Il en est déjà fait mention dans des écrits datant de 1035 ! Les paysans brayons perpétuèrent la tradition des « bondons » et des « angelots » notamment (autre appellation des cœurs) tout au long de ce millénaire. Lait crémeux et caves exceptionnelles où fleurissait naturellement une souche particulière de moisissures, un Pénicillium qui donne sa couverture veloutée au fromage et contribue à son goût spécifique.

 

Les Anglais qui aimaient traverser souvent la mer apprirent à apprécier ce fromage de Normandie au cours de leurs nombreuses incursions guerrières, qui les opposèrent aux Normands durant le Moyen-Age.

 

Vers 1543-1544, pour la première fois, le fromage de Neufchâtel est cité nommément, dans les comptes de l'abbaye de Saint-Amand, à Rouen. Sous Louis XIV, l'assèchement de nombreux marécages de la région permet une forte augmentation du nombre de bovins. Ceci, associé à l'introduction de la race normande, donne à la production laitière et par là même, fromagère un essor important. Dès cette époque, il est présent sur les marchés parisiens.

 

Au XVIIe siècle, il était expédié à Paris et Rouen, et exporté en Grande-Bretagne. Au XVIIIe siècle, l'abbé de Marolles le classe en bonne position dans sa liste des fromages de France les plus célèbres.

Données de relations spatiales
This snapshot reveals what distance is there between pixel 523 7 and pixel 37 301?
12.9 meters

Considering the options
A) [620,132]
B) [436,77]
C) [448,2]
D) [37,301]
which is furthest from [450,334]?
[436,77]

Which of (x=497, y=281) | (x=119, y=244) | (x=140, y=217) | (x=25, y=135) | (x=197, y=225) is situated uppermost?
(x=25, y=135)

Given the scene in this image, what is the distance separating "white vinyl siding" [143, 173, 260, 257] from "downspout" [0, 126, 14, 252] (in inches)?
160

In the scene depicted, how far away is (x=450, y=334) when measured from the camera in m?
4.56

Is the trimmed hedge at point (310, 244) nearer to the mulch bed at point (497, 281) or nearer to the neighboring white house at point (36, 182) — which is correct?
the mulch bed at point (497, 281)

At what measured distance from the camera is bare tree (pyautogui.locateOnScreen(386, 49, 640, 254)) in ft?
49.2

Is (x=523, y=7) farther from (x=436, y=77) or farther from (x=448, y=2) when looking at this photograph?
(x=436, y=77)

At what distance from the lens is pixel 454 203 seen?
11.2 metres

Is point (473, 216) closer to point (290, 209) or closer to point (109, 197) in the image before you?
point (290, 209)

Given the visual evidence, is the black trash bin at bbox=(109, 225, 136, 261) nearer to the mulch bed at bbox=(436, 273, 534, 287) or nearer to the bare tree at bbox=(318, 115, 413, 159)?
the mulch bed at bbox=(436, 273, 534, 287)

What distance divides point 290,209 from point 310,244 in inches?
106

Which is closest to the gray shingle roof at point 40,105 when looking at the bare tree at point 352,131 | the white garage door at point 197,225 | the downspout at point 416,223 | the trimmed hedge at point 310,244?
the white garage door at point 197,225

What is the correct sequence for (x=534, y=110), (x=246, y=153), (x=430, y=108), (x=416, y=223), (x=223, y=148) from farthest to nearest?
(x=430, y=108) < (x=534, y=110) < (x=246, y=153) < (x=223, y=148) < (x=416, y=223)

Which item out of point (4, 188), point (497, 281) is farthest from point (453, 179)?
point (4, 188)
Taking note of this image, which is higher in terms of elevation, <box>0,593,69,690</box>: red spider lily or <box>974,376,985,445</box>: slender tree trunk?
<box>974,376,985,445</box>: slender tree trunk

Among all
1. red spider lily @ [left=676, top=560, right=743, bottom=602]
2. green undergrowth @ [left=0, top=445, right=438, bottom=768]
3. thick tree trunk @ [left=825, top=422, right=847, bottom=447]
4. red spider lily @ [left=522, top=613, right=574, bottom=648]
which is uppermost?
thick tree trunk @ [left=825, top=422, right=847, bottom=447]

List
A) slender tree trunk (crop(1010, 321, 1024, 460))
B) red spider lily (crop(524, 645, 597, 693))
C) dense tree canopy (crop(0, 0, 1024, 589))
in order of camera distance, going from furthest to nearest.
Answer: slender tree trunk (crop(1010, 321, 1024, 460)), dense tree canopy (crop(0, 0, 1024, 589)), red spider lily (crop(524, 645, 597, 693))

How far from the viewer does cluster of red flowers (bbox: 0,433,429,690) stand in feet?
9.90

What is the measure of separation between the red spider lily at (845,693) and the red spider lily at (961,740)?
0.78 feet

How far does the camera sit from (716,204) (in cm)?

* Consignes *
1) Reproduisez fidèlement le passage du texte sur le fromage de Neufchâtel allant de « Vers 1543-1544, pour » jusqu'à « les marchés parisiens. ».
2) Relevez toutes les années et tous les siècles indiqués en chiffres dans le texte sur le fromage de Neufchâtel.
Ce matériau est indépendant du texte sur le fromage de Neufchâtel.

* Réponses *
1)
Vers 1543-1544, pour la première fois, le fromage de Neufchâtel est cité nommément, dans les comptes de l'abbaye de Saint-Amand, à Rouen. Sous Louis XIV, l'assèchement de nombreux marécages de la région permet une forte augmentation du nombre de bovins. Ceci, associé à l'introduction de la race normande, donne à la production laitière et par là même, fromagère un essor important. Dès cette époque, il est présent sur les marchés parisiens.

2)
- 1035
- 1543-1544
- XVIIe siècle
- XVIIIe siècle